University of Georgia
Mathematics Department Colloquium
Brian Hall
University of California, San Diego
January 22, 1999
Holomorphic methods in harmonic analysis
Abstract: The Segal-Bargmann transform for $\mathbb{R}^{n}$ (also
called the coherent state transform) is a standard and important tool
in harmonic analysis and mathematical physics.
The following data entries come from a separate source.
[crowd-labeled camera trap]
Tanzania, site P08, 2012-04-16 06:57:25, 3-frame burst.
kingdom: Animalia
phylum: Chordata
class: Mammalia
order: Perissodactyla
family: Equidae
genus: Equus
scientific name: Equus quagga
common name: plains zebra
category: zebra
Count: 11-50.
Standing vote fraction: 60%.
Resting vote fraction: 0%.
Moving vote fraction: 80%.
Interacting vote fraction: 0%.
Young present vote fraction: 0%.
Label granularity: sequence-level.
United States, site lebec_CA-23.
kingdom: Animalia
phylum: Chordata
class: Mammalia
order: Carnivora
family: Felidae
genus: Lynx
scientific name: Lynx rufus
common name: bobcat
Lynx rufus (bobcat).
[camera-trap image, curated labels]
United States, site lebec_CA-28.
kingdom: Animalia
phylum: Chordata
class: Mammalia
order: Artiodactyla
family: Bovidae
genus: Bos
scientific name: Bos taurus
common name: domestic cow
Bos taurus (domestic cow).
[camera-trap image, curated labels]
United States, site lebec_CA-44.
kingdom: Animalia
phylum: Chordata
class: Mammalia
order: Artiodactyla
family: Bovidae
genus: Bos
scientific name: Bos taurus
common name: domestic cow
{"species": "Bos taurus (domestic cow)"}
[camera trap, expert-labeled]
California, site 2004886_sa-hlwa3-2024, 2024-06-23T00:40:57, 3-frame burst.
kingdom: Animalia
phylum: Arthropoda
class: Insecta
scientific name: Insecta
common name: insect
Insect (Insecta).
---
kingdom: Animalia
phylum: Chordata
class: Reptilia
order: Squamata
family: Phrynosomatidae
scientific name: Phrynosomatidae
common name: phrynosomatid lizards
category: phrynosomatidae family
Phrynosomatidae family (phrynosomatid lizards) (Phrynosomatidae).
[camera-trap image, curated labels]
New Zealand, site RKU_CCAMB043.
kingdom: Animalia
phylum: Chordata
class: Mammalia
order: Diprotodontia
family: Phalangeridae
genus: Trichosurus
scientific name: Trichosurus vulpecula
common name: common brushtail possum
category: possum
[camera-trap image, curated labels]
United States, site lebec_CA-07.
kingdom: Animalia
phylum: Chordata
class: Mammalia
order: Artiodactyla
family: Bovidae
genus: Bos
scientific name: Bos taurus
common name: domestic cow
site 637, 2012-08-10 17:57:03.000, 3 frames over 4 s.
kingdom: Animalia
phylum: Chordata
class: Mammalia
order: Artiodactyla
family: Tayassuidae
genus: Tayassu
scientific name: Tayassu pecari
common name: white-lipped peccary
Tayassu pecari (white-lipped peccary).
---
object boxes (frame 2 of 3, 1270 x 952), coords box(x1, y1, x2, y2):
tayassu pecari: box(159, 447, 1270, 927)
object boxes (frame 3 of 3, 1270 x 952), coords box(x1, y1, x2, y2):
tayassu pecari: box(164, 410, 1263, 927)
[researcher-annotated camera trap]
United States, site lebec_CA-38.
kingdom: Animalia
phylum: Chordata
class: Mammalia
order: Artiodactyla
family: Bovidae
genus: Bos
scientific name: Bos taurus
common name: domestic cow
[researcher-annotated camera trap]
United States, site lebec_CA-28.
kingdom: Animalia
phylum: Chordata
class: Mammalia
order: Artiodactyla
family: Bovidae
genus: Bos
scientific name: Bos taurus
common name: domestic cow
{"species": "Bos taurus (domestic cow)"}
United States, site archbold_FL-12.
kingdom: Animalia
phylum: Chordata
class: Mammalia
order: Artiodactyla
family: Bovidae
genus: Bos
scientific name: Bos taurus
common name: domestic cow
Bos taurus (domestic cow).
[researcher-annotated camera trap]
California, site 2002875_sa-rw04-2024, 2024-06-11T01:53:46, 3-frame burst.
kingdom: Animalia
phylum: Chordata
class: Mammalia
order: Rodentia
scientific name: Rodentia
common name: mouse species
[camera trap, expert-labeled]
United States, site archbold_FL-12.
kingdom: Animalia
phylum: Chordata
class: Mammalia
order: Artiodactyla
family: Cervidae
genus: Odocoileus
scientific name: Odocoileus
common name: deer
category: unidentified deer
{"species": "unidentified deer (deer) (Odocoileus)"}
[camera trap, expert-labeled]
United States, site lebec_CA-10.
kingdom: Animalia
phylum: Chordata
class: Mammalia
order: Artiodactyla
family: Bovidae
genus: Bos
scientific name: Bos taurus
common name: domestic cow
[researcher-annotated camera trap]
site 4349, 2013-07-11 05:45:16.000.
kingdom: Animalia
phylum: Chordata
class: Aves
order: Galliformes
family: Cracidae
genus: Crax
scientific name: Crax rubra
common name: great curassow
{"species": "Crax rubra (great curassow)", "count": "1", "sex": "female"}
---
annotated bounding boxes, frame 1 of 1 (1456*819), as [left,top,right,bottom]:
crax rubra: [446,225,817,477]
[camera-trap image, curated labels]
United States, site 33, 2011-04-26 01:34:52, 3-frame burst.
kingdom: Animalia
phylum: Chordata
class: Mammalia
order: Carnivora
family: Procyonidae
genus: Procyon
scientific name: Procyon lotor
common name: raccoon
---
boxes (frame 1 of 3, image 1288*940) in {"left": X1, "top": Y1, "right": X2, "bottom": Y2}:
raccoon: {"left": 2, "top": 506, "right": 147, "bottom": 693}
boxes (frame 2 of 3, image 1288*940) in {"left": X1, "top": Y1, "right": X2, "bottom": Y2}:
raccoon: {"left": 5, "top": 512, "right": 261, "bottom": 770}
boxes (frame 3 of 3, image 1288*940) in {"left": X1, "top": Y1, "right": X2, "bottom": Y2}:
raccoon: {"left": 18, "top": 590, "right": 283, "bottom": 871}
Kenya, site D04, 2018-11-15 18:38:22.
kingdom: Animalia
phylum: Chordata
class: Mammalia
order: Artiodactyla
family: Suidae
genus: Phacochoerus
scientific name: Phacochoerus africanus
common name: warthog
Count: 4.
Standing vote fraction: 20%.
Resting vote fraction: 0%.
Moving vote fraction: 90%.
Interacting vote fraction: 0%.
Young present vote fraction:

Consider a function $f$
on $\mathbb{R}^{n},$ and the Fourier transform of $f,$ which is
another function on $\mathbb{R}^{n}.$ The Segal-Bargmann transform
combines information about \textit{both} $f$ and its Fourier transform
into a \textit{single} function on $\mathbb{R}^{2n}.$ The
Segal-Bargmann transform of any function $f$ on $\mathbb{R}^{n}$ is a
\textit{holomorphic} function on $\mathbb{C}% ^{n}=\mathbb{R}^{2n}.$
I will give an introduction to the Segal-Bargmann transform for
$\mathbb{R}% ^{n}$ and then describe a generalization of this
transform in which $\mathbb{R}^{n}$ is replaced by an arbitrary
compact Lie group $K$. The simplest example is the compact Lie group
$K=$ SU$\left( 2\right) ,$ which is just the 3-sphere $S^{3}.$ The key
to passing from $\mathbb{R}^{n}$ to $K$ is to replace the Gaussians
that appear in the standard transform by their natural geometrical
analogs: heat kernels. I will keep the presentation elementary, so
most of the talk should be accessible to a general mathematical
audience.